Exercise prompt: Edit everything from the start of the records down to the line containing "4297 millimetres" by replacing "camera" with "viewer". Keep all other text unchanged.

==== Given entries ====

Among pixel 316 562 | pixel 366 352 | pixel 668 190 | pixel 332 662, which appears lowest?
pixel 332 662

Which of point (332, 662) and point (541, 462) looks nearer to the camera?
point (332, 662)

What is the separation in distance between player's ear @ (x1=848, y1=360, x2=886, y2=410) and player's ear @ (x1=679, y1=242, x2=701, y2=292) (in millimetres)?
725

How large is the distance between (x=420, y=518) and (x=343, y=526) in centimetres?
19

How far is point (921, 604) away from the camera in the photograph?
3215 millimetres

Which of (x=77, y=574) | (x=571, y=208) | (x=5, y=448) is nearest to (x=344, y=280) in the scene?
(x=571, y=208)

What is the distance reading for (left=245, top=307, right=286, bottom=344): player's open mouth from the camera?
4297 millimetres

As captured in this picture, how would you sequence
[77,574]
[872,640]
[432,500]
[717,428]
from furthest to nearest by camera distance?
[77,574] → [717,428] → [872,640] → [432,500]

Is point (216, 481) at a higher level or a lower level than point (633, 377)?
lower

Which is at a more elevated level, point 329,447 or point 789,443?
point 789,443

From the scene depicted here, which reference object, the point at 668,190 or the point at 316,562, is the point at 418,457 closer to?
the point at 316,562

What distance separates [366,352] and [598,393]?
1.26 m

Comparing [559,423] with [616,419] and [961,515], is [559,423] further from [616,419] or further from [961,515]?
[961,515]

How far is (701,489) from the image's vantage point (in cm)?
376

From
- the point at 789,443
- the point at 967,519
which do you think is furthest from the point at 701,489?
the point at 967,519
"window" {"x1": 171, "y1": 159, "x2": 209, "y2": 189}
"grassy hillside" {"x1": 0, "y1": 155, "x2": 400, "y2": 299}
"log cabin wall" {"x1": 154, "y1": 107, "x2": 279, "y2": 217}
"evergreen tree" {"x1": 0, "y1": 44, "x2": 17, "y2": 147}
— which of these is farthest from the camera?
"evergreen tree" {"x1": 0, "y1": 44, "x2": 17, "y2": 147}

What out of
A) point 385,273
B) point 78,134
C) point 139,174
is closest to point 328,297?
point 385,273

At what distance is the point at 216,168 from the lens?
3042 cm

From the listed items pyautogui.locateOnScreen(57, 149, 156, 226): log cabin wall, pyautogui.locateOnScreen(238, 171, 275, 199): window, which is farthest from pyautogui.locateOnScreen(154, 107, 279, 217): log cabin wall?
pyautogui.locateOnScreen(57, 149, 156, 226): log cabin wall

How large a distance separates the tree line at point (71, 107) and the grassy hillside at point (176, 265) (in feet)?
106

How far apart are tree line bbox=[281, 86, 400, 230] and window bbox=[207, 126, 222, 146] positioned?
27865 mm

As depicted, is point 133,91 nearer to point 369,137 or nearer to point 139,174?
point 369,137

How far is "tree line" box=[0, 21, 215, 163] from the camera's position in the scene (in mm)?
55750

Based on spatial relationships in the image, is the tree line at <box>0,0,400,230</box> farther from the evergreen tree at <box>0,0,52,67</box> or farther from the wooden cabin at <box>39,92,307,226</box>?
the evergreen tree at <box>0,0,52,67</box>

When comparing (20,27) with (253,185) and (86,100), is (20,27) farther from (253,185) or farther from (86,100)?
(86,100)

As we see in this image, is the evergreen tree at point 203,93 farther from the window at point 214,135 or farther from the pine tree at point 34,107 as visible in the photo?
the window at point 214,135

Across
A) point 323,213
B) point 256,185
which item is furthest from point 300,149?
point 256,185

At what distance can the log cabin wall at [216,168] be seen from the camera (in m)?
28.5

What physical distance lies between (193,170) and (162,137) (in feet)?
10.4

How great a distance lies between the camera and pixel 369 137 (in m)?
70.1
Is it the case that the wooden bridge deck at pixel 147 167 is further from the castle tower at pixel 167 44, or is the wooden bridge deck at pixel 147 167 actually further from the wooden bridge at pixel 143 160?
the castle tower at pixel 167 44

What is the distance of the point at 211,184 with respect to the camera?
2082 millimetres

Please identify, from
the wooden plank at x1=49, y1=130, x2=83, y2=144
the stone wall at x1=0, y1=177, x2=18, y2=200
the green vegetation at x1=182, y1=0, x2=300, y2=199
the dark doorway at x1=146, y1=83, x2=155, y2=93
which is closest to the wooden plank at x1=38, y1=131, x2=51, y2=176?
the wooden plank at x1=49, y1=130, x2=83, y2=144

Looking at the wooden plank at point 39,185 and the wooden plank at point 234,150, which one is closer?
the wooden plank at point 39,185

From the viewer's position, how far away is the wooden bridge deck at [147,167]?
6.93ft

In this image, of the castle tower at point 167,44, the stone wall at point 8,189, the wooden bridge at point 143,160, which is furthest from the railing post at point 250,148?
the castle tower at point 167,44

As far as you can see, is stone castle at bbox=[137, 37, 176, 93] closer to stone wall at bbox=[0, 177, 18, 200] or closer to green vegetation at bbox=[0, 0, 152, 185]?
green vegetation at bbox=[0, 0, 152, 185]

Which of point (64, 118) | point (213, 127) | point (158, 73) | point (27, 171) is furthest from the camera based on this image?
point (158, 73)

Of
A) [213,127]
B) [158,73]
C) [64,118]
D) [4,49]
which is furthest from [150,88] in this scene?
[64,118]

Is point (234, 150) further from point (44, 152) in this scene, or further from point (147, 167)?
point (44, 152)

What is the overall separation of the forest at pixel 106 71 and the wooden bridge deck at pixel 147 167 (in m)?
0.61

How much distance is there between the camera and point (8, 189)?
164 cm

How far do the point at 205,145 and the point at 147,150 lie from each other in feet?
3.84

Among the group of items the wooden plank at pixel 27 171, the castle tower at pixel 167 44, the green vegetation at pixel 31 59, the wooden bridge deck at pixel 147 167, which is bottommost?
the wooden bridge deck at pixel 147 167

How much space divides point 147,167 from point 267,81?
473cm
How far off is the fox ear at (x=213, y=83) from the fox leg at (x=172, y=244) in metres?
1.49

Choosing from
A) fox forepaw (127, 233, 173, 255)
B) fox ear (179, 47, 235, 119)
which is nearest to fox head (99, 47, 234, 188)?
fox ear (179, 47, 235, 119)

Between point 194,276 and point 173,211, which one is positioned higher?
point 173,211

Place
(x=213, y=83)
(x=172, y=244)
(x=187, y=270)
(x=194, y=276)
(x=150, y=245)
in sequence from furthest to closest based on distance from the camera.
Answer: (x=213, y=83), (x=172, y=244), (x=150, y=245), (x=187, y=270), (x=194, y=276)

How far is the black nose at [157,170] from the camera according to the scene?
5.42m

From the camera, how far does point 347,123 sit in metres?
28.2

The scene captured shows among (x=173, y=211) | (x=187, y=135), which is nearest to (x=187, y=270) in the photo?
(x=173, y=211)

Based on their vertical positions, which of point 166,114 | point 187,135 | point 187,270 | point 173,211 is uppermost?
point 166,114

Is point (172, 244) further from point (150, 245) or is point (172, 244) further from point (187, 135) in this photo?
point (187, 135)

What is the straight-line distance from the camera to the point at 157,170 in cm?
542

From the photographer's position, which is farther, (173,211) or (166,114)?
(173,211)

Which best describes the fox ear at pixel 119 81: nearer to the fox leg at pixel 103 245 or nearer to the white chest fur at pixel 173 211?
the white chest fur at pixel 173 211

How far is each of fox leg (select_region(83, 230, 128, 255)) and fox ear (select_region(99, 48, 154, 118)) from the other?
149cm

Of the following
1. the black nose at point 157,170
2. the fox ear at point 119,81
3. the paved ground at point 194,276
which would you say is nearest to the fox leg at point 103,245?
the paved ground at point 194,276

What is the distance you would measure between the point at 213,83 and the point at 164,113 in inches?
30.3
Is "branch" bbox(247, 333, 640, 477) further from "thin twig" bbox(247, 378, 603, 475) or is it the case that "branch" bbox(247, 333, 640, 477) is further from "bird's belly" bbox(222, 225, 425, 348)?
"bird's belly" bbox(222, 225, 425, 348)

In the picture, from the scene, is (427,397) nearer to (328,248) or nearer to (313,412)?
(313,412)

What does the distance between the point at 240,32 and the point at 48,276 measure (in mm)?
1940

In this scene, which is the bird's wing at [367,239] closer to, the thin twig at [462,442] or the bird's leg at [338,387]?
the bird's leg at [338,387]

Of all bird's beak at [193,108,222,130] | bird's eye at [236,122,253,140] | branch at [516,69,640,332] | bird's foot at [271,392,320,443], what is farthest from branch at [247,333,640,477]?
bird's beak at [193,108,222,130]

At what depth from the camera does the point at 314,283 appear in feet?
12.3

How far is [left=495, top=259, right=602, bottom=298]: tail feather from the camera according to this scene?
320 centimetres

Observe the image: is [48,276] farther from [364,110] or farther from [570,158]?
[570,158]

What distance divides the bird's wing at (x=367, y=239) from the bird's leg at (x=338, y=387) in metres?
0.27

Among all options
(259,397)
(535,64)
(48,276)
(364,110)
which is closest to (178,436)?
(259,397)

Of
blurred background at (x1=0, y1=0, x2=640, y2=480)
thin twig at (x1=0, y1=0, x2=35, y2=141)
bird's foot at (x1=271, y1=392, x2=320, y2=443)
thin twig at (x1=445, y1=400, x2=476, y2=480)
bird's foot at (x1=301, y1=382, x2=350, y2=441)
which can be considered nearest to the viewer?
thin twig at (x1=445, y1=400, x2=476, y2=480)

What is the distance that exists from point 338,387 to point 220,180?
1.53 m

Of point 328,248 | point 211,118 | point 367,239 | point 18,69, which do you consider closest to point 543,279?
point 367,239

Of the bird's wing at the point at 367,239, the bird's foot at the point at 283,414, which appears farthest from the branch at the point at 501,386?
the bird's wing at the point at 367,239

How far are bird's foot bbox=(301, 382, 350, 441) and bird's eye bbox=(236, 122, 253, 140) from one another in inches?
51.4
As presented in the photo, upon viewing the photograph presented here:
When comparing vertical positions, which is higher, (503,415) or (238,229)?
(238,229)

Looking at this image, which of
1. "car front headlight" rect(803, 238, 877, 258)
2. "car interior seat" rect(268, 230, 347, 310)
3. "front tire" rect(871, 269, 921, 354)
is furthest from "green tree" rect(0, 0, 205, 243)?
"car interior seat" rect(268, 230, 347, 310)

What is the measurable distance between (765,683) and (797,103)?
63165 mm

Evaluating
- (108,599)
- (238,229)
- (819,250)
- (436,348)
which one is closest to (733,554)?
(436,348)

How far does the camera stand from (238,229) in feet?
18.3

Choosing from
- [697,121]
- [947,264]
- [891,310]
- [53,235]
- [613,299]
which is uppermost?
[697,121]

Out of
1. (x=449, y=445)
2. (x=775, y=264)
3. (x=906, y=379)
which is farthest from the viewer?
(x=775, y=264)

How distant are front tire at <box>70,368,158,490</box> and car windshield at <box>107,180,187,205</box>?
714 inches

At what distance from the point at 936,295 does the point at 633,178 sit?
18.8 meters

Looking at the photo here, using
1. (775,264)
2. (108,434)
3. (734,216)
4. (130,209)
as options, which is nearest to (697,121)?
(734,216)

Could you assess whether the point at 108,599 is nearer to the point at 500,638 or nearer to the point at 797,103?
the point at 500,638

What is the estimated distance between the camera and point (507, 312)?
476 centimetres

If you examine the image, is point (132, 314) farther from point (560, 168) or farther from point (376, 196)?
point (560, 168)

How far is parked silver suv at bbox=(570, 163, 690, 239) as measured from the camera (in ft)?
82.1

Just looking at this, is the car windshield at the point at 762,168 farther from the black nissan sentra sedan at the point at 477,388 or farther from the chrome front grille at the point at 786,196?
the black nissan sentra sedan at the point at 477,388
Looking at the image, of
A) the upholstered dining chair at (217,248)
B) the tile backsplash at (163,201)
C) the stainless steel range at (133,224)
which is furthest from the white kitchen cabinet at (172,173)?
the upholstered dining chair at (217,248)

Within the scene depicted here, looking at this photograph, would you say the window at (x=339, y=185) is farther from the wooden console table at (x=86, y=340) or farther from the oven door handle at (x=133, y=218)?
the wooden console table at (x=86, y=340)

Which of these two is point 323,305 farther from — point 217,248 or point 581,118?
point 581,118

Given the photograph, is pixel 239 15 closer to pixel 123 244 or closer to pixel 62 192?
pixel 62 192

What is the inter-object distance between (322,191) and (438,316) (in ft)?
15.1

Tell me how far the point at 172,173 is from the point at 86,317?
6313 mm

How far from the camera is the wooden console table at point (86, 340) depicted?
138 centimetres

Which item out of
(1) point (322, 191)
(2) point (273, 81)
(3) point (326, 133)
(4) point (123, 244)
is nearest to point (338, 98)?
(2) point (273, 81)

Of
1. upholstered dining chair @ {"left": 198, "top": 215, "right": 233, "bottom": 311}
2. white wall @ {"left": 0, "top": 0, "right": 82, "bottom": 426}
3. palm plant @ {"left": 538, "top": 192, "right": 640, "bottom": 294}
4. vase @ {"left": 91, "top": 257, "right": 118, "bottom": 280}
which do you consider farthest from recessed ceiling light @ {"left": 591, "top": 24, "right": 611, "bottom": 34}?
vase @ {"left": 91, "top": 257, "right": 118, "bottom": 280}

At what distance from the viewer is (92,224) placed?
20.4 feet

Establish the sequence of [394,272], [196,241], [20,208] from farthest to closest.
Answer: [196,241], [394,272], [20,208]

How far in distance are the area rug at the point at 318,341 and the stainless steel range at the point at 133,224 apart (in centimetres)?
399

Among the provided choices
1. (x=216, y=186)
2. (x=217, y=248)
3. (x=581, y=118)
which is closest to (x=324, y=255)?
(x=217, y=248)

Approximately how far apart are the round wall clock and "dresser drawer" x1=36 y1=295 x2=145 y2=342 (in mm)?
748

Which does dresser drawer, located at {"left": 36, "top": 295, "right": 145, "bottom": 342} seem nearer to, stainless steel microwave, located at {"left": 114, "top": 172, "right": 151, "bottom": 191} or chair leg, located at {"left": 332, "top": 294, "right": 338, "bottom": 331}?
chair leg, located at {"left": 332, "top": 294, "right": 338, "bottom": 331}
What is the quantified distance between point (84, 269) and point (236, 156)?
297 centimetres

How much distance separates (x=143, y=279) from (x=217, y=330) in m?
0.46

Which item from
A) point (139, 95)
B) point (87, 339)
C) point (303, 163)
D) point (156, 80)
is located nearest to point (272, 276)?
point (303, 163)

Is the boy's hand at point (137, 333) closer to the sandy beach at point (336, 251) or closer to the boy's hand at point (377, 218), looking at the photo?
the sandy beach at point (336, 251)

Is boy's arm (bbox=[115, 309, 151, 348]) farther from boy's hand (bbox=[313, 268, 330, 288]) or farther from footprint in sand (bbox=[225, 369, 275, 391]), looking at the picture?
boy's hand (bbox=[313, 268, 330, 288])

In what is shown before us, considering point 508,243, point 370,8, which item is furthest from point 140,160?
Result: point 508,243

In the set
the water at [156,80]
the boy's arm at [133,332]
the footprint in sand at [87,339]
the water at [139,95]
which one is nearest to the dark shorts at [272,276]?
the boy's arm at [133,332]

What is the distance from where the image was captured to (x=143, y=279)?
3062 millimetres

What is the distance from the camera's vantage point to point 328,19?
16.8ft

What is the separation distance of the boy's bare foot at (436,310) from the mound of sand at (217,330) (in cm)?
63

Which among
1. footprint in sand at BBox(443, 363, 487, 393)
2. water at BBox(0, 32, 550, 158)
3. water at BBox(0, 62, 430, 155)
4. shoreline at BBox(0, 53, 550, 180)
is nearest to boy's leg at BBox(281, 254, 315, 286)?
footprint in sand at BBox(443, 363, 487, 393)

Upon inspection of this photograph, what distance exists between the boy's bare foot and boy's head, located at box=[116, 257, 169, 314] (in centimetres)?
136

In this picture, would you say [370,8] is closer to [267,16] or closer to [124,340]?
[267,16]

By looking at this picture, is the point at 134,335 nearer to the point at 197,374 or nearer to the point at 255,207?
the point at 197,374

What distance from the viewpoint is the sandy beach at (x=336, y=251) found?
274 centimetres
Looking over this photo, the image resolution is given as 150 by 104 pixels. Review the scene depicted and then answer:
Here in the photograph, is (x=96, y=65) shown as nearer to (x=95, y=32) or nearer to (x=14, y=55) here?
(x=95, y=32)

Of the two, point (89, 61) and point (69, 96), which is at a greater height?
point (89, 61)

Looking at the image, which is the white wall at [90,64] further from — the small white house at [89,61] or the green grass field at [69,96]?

====

Solution for this problem:
Among pixel 316 562 | pixel 366 352 | pixel 668 190 | pixel 332 662, which appears lowest?
pixel 332 662

Which of point (332, 662) and point (541, 462) looks nearer to the viewer?
point (332, 662)

What is the separation in distance between player's ear @ (x1=848, y1=360, x2=886, y2=410) and player's ear @ (x1=679, y1=242, x2=701, y2=292) (in millimetres)?
725

How large is the distance between (x=420, y=518) and (x=343, y=526) in centimetres?
19

How far is point (921, 604) away from the viewer in the photograph?
3215 millimetres

Which of (x=77, y=574) | (x=571, y=208) | (x=5, y=448) is nearest to (x=344, y=280) in the scene?
(x=571, y=208)

What is the distance reading for (left=245, top=307, right=286, bottom=344): player's open mouth from the viewer?
4297 millimetres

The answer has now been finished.